Both reactions bore consequences. Mr. Page apologized and reportedly was spanked by WP management. Mr. Anderson's blog was bombarded by PR folks who either celebrated his amusing boycott, or took him to task for his insensitivity toward the flack industry. The general theme (other than thinking it was unfair to out the offenders) was that Wired's Web site makes it impossible for press reps to find out who covers what in order to more accurately target their releases. In the old days of print journalism, one was expected to actually read the publication one was pitching in order to figure all that out, rather than rely on the electronic posting of beat lists and reporter email addresses.

Still, there is the prevailing attitude--especially among the ink-stained, grizzled older 4th estaters--that PR folks are more a nuisance than they are a help to reporters. This is despite a study by marketing consultancy Arketi revealing that 90% of B2B reporters cited news releases in their stories and 89% said they tap into public relations contacts.

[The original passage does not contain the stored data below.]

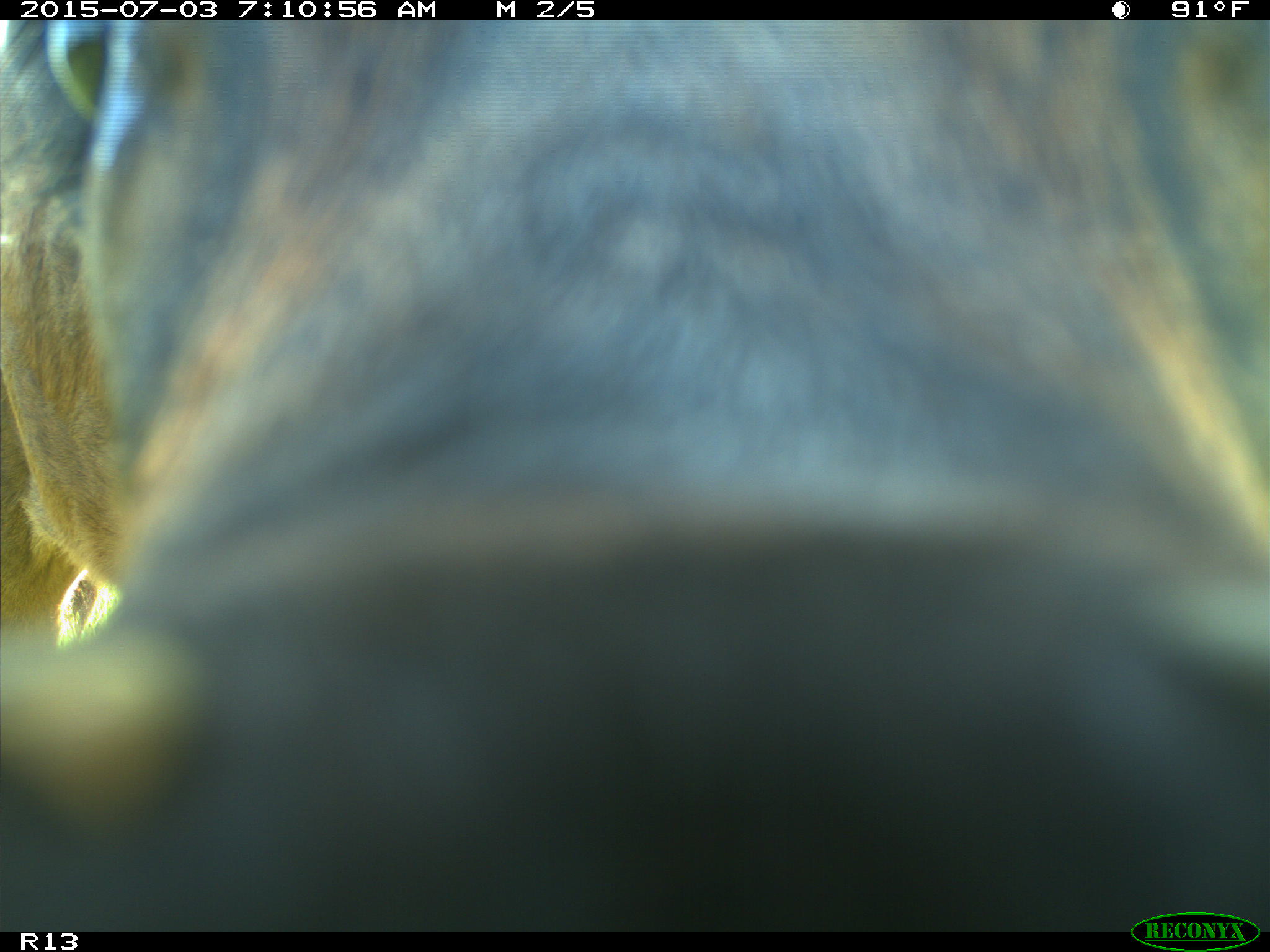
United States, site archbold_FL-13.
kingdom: Animalia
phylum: Chordata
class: Mammalia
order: Artiodactyla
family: Bovidae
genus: Bos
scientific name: Bos taurus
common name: domestic cow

Let's face it--introducing one's planned spouse with, "Oh, he/she works in public relations" does not quicken the parental heart as does "neurosurgeon" or "institutional broker." Or most especially "has worked at Google since they opened the door." Show me a child who says "I want to grow up and spend 15 hours a day writing meaningless press releases, begging for placement and swallowing my pride with arrogant writers"--and I will show you a child the school authorities should keep away from m-rated video games, listening to Metallica, or obtaining a gun permit.

And so PR is an industry that as a rule does not attract the best and the brightest, but rather the cutest and the fastest-talking. It can offer the appearance of glamour through fleeting associations with celebrities and CEOs, the chance to hand out party favors at red carpet events where Patrick McMullan and cleavage complete for attention, and making certain the bosses' laundry gets done in exotic locales. But the underside of it is decidedly unglamorous and involves studying business plans, understanding markets, writing reams of documents (including the releases that annoy the ever-so-sensitive Messrs Anderson and Page) and tracking the coverage of scores of reporters who might one day want to write about your client.

Because I have a MediaPost byline, I get all sorts of press releases from idiotic PR folks who would be sorry as hell if they were truly successful in getting their clients into this column. Does that mean on another day, with the right luck and pitch and exquisite timing, they won't land a cover story in BusinessWeek or, say, Wired? Not at all.

Who among us doesn't welcome the easy way out? The path of least resistance? But if you care for a moment about your long-term success, you do the heavy lifting required in any business or industry. Along the way, you send the wrong release to the wrong editor who reaches his tipping point and drives a stake through your professional heart. So, you get up, examine the stake for what you have learned, adjust your MO accordingly, and move on. Life is otherwise just too short.